Farmers urge FG to complete Hadejia valley project to boost agriculture

Some farmers in Hadejia, Jigawa, on Thursday called on the Federal Government to complete the Hadejia Valley project to encourage agriculture and food production.

The farmers made the call while speaking with the News Agency of Nigeria (NAN) in Hadejia on their preparations for cropping season.
NAN reports that the Hadejia valley project was initiated in the 1980s to encourage agricultural activities and enhance water supply to communities.
However, the project was abandoned in the last 30 years despite its importance toward achieving the goals of sustainable food production.
Malam Muhammadu Kali, a rice farmer, said that the call was imperative towards achieving the goals of food sufficiency in the country.
Kali said that completion of the project would mobilise participation in agriculture, fishery and enhance high productivity.
He noted that completion of the project would enhance effective utilisation of the water resources for crop, vegetable and perishable food production.
"It is disheartening that the project had been abandoned, despite its importance to the development of agriculture.
“Completion of the project will reduce dependence on rain-fed farming and promote participation in irrigation activity.
"Farmers are not accessing lands due to shortages of farmlands under the project,” Kali said.
He said that non-completion of the project had led to weeds invasion on the river, which blocked water channels and caused annual flooding.
Maigari Garba, a farmer, also called on the federal and state governments to distribute fertilisers to farmers on time.
Garba said that it was good to hasten distribution of fertilisers and seed to farmers, as the rainy season was fast approaching.
He said that distribution of farm inputs on time would end shortages and encourage productivity.
Another farmer, Gambo Yawale, advocated for proactive measures to enable farmers access the agriculture loan scheme initiated by the government.
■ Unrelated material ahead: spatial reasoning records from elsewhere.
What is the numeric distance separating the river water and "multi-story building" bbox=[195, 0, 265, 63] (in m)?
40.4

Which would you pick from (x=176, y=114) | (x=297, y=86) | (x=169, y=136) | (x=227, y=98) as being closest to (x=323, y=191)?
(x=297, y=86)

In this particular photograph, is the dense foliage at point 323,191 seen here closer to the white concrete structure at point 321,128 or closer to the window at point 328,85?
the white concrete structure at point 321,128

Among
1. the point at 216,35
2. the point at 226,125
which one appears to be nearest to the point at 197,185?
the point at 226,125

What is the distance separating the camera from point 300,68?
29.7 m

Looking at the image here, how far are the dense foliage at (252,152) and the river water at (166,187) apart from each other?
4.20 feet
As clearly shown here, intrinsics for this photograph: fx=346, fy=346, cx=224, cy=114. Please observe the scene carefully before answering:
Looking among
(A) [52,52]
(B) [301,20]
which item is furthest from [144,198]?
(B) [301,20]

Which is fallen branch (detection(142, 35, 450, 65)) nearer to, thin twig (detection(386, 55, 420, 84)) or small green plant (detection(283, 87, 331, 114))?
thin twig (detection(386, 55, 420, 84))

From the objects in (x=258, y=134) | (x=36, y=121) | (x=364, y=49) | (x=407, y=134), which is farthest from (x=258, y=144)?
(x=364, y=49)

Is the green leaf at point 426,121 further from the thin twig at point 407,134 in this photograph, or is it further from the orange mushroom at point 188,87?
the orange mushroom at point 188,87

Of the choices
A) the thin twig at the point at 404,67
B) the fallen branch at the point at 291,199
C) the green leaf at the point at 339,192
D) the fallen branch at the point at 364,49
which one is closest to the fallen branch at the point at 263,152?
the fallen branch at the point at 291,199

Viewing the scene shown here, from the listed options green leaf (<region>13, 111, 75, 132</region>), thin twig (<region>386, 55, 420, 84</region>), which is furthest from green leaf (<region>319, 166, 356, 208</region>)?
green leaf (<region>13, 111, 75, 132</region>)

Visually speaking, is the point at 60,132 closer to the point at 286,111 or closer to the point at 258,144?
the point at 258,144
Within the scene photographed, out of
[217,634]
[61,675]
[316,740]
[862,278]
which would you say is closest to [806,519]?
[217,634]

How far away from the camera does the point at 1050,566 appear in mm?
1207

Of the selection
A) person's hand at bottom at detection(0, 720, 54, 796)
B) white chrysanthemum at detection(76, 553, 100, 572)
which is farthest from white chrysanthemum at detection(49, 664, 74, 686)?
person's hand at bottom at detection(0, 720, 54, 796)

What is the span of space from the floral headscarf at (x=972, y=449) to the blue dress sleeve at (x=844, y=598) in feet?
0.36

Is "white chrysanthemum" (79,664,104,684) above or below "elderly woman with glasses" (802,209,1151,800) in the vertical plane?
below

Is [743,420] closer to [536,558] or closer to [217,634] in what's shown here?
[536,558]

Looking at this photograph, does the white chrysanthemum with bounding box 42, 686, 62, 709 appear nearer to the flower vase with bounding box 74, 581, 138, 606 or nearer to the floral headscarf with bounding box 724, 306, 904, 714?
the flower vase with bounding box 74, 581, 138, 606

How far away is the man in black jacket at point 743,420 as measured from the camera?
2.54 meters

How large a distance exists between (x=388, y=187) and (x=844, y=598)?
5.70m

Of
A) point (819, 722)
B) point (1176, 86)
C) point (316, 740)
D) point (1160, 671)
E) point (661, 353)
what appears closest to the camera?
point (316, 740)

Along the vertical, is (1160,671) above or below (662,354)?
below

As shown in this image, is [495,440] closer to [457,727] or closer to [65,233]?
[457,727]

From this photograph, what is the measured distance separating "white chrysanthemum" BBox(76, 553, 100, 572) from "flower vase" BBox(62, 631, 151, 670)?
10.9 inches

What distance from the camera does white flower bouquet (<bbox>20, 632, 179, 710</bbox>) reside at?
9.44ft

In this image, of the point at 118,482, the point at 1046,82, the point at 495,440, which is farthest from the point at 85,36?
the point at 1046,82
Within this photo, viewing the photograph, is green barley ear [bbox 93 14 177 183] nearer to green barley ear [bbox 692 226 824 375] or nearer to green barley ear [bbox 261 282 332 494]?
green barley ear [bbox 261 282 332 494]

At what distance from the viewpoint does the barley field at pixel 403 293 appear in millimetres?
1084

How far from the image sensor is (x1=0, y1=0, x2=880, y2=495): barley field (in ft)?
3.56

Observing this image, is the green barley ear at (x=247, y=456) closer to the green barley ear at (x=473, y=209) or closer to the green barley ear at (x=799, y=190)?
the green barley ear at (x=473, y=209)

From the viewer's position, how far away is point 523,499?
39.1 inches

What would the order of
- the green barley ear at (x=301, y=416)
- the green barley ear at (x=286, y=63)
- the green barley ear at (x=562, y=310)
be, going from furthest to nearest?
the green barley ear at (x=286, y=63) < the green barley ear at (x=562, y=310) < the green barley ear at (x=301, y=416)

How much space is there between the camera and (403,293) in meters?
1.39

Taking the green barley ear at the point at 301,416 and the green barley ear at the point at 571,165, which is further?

Yawale said that it was imperative for the programme to take care of the needs of the small holder farmers to encourage productivity.
He noted that peasant farmers were not accessing such facilities provided by commercial banks due to cumbersome processes.
“It is also good to train farmers on modern farming, processing and preservation technologies to enhance their enterprising skills and add value to the produce," Yawale said.